A family of shortest path trees with travel time thresholds $t_1 < t_2 < t_3$ produces nested isochrones — contours of equal travel time from the source. The area enclosed by the 15-minute isochrone is the set of all locations reachable within 15 minutes.

Isochrones are the fundamental unit of accessibility measurement (Essay AK2). Their shape reveals network anisotropy: along a highway, the isochrone extends far; perpendicular to a river with few bridges, it contracts sharply.

3.5 Network Vulnerability Analysis

Vulnerability analysis quantifies how much network performance degrades when nodes or edges are removed — by flooding, earthquake, construction, or deliberate attack.

Network efficiency $E$ measures the harmonic mean of shortest-path distances across all pairs:

\[E(G) = \frac{1}{n(n-1)} \sum_{i \neq j} \frac{1}{d(i,j)}\]

where $d(i,j) = \infty$ (contributing 0) for disconnected pairs. $E = 1$ for a complete graph with unit weights; $E = 0$ for a completely disconnected graph.

Node criticality — the efficiency loss from removing node $v$:

\[\Delta E(v) = E(G) - E(G \setminus \{v\})\]

where $G \setminus {v}$ is the graph with $v$ and all its incident edges removed.
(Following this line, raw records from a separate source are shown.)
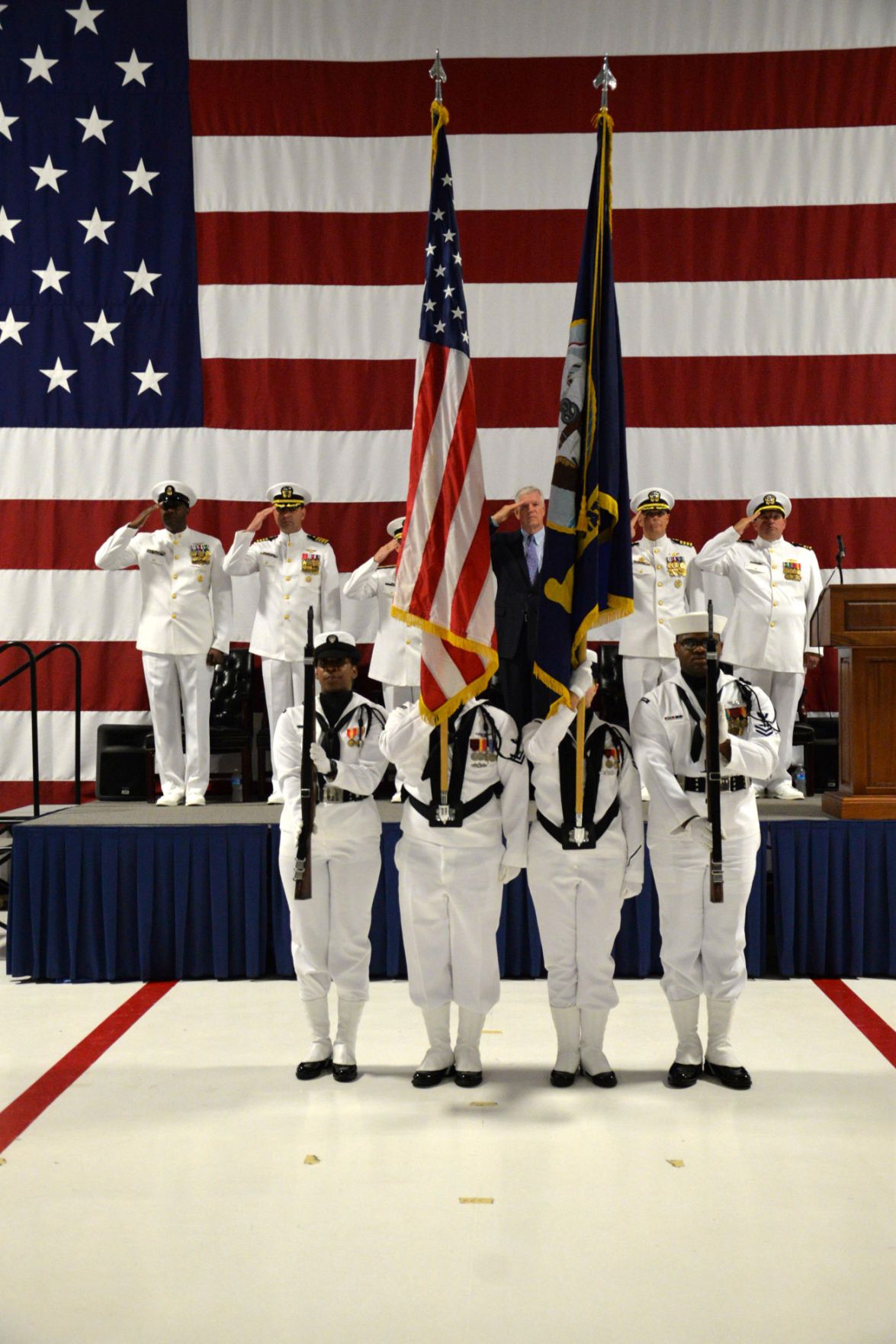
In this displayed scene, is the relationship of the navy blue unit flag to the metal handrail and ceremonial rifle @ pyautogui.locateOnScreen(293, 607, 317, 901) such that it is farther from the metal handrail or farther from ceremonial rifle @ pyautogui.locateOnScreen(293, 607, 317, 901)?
the metal handrail

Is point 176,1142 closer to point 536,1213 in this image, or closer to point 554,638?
point 536,1213

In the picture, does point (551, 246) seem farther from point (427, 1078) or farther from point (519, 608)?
point (427, 1078)

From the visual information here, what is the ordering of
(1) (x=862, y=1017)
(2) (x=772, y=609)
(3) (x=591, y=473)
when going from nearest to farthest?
(3) (x=591, y=473) < (1) (x=862, y=1017) < (2) (x=772, y=609)

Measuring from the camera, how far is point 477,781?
4.22 meters

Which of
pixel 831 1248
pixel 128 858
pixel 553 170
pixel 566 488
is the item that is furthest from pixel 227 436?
pixel 831 1248

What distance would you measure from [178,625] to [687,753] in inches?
133

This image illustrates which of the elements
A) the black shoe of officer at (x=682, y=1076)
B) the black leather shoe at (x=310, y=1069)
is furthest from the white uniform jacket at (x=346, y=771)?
the black shoe of officer at (x=682, y=1076)

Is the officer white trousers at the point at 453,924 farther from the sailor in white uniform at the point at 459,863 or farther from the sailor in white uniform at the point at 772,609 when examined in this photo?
the sailor in white uniform at the point at 772,609

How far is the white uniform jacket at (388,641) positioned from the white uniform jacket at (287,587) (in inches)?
5.8

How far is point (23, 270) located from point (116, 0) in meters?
1.82

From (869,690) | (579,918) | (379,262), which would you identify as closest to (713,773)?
(579,918)

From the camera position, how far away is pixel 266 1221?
3152 mm

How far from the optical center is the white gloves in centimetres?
422

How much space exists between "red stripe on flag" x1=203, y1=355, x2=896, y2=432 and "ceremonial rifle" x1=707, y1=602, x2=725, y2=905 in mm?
4053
Ranking nodes by $\Delta E(v)$ identifies the single most damaging removals — typically high-betweenness bridges and interchange nodes.
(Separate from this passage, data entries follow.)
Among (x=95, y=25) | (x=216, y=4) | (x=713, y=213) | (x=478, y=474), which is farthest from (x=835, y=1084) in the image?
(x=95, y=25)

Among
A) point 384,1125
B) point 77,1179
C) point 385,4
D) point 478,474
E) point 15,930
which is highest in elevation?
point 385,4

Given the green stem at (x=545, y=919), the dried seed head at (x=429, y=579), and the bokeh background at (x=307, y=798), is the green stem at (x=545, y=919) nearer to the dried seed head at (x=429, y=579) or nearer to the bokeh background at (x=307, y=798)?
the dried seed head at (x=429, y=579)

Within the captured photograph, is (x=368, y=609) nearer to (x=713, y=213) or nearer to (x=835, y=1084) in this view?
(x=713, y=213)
Cascading failure occurs when removing one node overloads adjacent links (which now carry diverted traffic), causing those to fail too. The 1994 Northridge earthquake demonstrated this: a few key overpasses collapsed and the resulting rerouting overloaded surface streets beyond their capacity, effectively blocking large sections of the Los Angeles freeway network for months.

3.6 The Four-Step Transport Model

The four-step model is the dominant framework for regional travel demand forecasting. Each step produces inputs for the next, and each has graph-theoretic components.

Step 1 — Trip Generation: How many trips originate from and are attracted to each traffic analysis zone (TAZ)? Regression on socio-economic variables:

\[O_i = a_0 + a_1 H_i + a_2 I_i + a_3 E_i\]

where $H_i$, $I_i$, $E_i$ are household count, income, and employment in zone $i$.

Step 2 — Trip Distribution: Which zone does each trip go to? The doubly-constrained gravity model (Essay AK2):

\[T_{ij} = A_i O_i \cdot B_j D_j \cdot f(c_{ij})\]

Step 3 — Mode Choice: Which travel mode is used? Multinomial logit model:

\[P_k = \frac{e^{V_k}}{\sum_\ell e^{V_\ell}}\]

where $V_k$ is the utility of mode $k$ — a linear combination of in-vehicle time, walk time, wait time, cost, and reliability.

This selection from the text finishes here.